Many critics in Kenya would argue that Mr. Field-Marsham was able to buy Kenya's only lucrative mine because of his father-in-law. Yet the energy-packed twentysomething also embodies the raw, positive force of free-market enterprise that's badly needed in this Texas-sized country that, until recently, was shackled by price controls and state ownership of businesses and industries.
"Things are changing fast in this country," says Field-Marsham. Kenya's economy has undergone considerable transformation over the past three years.
Exchange and price controls have been removed, and stringent fiscal policies have brought inflation down from more than 40 percent in 1993 to 9 percent in 1996.
The deficit has been slashed from 9.2 percent in 1993 to an estimated 1.8 percent in 1996. Privatization has been a driving force, with 140 of 207 state companies slated for sale in 1991 already sold.
When he took over the mine in western Kenya, Field-Marsham replaced its manager with Sultan Rhemtulla, the geologist who had discovered the mining potential of the area 20 years before.
"The first thing we did was tell employees they would be paid by how much they produced," Mr. Rhemtulla, a wry, unflappable man, explains.
"We set the rate at $3 per ton of material extracted.

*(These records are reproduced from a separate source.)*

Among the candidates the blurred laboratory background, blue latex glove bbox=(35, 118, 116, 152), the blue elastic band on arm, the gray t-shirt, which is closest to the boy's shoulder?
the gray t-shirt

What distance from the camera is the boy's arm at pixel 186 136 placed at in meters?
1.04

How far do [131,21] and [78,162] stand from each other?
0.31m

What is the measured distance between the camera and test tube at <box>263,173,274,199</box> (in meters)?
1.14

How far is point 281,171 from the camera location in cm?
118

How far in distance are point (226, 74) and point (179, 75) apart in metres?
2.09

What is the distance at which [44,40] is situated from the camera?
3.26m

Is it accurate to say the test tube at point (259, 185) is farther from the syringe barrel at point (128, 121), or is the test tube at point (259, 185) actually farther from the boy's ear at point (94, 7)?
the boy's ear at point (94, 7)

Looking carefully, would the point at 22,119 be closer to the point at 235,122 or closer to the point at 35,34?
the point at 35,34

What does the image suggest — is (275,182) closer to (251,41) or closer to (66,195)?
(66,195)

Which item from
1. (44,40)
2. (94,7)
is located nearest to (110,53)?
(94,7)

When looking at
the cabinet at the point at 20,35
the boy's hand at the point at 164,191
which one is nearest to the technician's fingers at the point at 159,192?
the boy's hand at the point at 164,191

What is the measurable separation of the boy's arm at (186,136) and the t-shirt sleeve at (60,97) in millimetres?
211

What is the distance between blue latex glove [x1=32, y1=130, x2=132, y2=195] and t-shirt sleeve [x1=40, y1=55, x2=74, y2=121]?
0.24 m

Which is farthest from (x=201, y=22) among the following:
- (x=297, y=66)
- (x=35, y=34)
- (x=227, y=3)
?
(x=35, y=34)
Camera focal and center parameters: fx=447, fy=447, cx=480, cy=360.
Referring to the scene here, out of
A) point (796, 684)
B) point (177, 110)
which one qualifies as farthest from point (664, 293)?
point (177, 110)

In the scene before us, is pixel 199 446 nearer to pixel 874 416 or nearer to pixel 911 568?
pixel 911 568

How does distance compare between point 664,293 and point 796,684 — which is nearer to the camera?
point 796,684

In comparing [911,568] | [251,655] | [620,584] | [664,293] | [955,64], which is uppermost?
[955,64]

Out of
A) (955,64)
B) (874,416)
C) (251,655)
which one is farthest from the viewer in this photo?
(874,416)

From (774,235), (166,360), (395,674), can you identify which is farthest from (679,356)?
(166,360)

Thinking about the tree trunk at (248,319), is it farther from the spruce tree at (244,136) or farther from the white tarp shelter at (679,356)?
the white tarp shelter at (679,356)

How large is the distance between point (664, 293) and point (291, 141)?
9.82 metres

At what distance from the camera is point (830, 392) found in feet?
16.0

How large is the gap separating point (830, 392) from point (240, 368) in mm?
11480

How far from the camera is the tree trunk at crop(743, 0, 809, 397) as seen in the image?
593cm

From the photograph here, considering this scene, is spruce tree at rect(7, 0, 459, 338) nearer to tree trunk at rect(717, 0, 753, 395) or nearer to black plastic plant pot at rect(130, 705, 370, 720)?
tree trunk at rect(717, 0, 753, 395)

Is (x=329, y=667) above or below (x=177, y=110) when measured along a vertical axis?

This means the workers are now earning about $80 a month, compared to the $40 they were making before."
It also means that the mine will expand production and profits by 30 percent, well above the $8 million rate of the last 20 years. "I could run the mine at a higher profit," Rhemtulla explains. "But that would leave all these people without a job in a few years' time."
Next, management set about renovating homes for the 6,000 people who live on the premises, installing the only satellite dish in the valley, restocking the school library, and putting in a few computers as well. An ambulance parked in front of the new family-planning center is on-call 24 hours a day. Rhemtulla also allows employees to cultivate small patches of land, which Field-Marsham leases from the government.
Still, living conditions are far from ideal, and wages are not exactly magnanimous, considering the profit. But, as Rhemtulla puts it, "it's a start."